Both of these lines invoke undefined behaviour. You cannot modify the value of a variable more than once in a single statement (++ modifies once, operator = modifies twice).

So the fact that you get different values is unsurprising.

Dean Harding 2010-05-28 06:37:58

`operator++` and `operator=` applied here to two different variables in each case. There's no UB.

Kirill V. Lyadvinsky 2010-05-28 06:41:35

@Kirill V. Lyadvinsky: There is undefined behaviour for both the pointer and iterator case as there is a possible sequencing of the operations were there is no intervening sequence point between the read of the value of `it` (or `p`) for the `*` operator on the RHS of the assignment and the increment operation on the LHS of the assignment.

Charles Bailey 2010-05-28 06:45:22

Whatever the case, the lines are certainly confusing and I wouldn't want to see it written like that anyway :-)

Dean Harding 2010-05-28 06:47:25

@Charles Bailey, changing the same variable twice in between two sequence points is UB. Here is only one change. I think the problem is that the order of compute arguments of the function `operator=` is unspecified.

Kirill V. Lyadvinsky 2010-05-28 06:49:37

@Kirill V. Lyadvinsky: Reading (except to determine the value to be written) and writing the same variable without an intervening sequence point also causes UB.

Charles Bailey 2010-05-28 06:59:31

@Kirill V. Lyadvinsky: For clarity, I am, of course, talking about the write to `it` implied by the `++` not the write implied by the assignment which isn't directly to `it`.

Charles Bailey 2010-05-28 07:17:48

For the `char*` case, we have undefined behavior due to `*` being applied twice in combination with `++`; for the `std::string::iterator` case, we might merely have *unspecified* evaluation order of those same operators. If the iterator type is a user-defined type and not merely an alias for `char*`, then the overloaded operators are functions and thus there are more sequence points. But even though it's defined, it still might not yield the desired results.

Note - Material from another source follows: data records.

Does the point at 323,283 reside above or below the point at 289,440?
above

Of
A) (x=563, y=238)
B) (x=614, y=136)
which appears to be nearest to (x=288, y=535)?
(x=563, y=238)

Rob Kennedy 2010-05-28 07:24:54

@Rob Kennedy: Even in the iterator case where there are more sequence points, there are valid orderings of sub-exressions where `it++` and `*it` are not separated by a sequence point and 5 / para 8 says that this means that you have UB.

Charles Bailey 2010-05-28 07:28:56

Answer 2

+2 A:

The grammar works exactly the same for pointers and iterators. The operations implied by operators are turned into function calls for objects of class type (such as most iterators).

The issue with your code isn't with operator precedence though, in both of these lines there is no sequencing between the increment operation and the second read of the same variable that is incremented elsewhere in the statement. Because of this, you have undefined behaviour so he might see any behaviour from your program including the results that you are seeing.

*p++ = tolower(*p);

*it++ = tolower(*it);

You need to reformulate this statement in a way in which the sequencing is defined. I'm guessing that you want something like this.

char c = tolower(*p);
*p++ = c;

Charles Bailey 2010-05-28 06:40:10

+1: your addon works, but i've vague undestanding why

oraz 2010-05-28 07:04:43

Rationale for downvote, anyone?

Charles Bailey 2010-05-28 07:14:50

+1 for good suggestion. May be it's wrong suggestion in the end, but it's helpful. Consider to add links to the Standard.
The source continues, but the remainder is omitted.